Page extract:
While these Depressionary realities continue to roll out, it's only natural that the MSM and the Klown Kollege in D.C. would disport themselves with any distraction at hand, since if one thing has become absolutely, completely obvious, it is that the political system in this country cannot handle any real problem whatsoever. Those days are over. No part of the federal government has the resources, the competence or the good faith to deal honestly with anything, and they are going to ride the Titanic right into the iceberg, stripping the crystal chandeliers and pocketing the sterling silverware while they party on into the night.

So we learned that much, at least, with the election of Barack Obama: nothing is going to help. Good to know. You, me and the cockapoo over there at the corner of the greensward taking a dump - we're all on our own. So what's to report?

Well, we can get excited about whether Muslims will build a new mosque within a few blocks of "hallowed" Ground Zero. Barack calls it "hallowed ground," echoing Lincoln at Gettysburg, as if that makes any sense whatsoever. Gettysburg was hallowed ground, in Abe's estimation, because of the pitched battle which had occurred there not long before his speech at the height of the Civil War, and the deaths of soldiers on both sides, particularly the armies of the North fighting to preserve the Union. That's not the same thing at all as the site of a terrorist attack; it gives way too much credit to the terrorists. But Americans are not deep historians, so who cares.

Extracted entries:
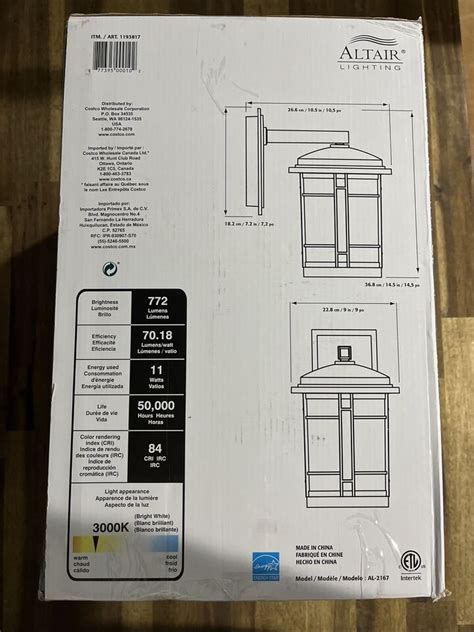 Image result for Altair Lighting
* * *
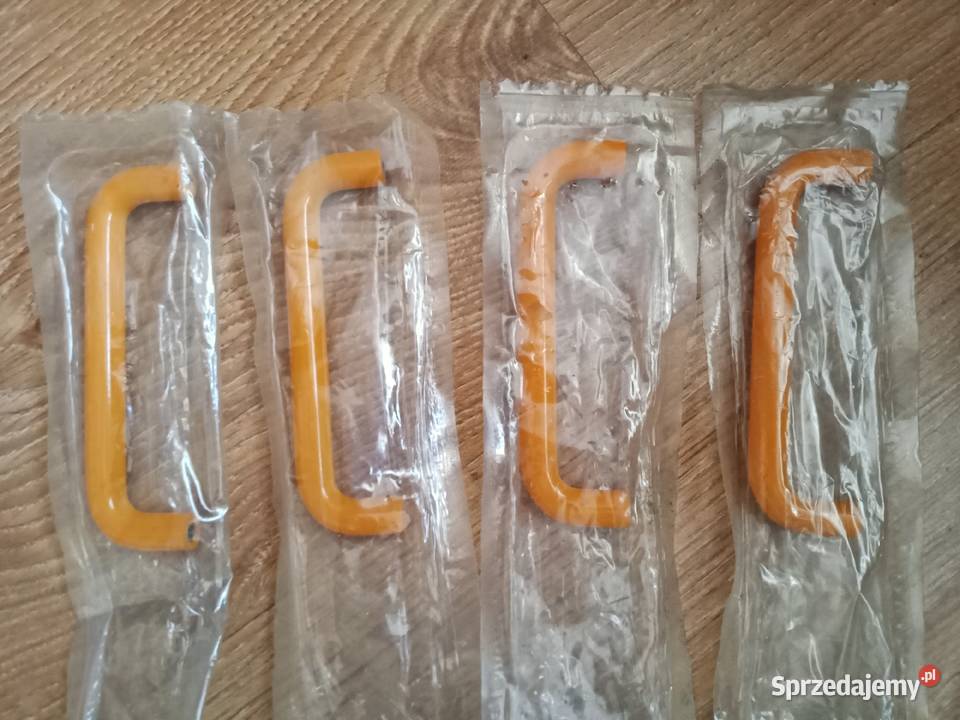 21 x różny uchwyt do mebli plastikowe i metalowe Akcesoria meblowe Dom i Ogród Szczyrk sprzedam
...
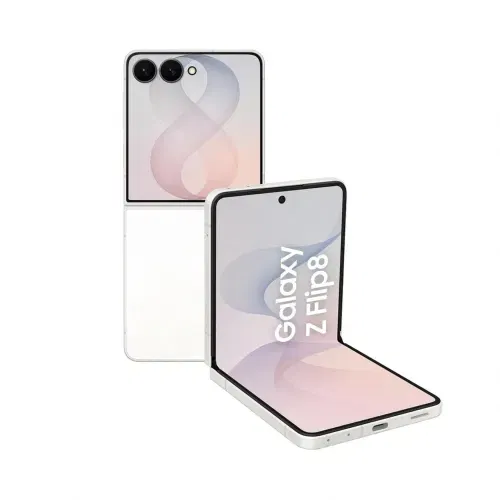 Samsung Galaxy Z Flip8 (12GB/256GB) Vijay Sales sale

Requirement:
Please repeat the political commentary word for word, from "While these Depressionary" down to "what's to report?". The records are separate material, unrelated to the passage before them.

Result:
While these Depressionary realities continue to roll out, it's only natural that the MSM and the Klown Kollege in D.C. would disport themselves with any distraction at hand, since if one thing has become absolutely, completely obvious, it is that the political system in this country cannot handle any real problem whatsoever. Those days are over. No part of the federal government has the resources, the competence or the good faith to deal honestly with anything, and they are going to ride the Titanic right into the iceberg, stripping the crystal chandeliers and pocketing the sterling silverware while they party on into the night.

So we learned that much, at least, with the election of Barack Obama: nothing is going to help. Good to know. You, me and the cockapoo over there at the corner of the greensward taking a dump - we're all on our own. So what's to report?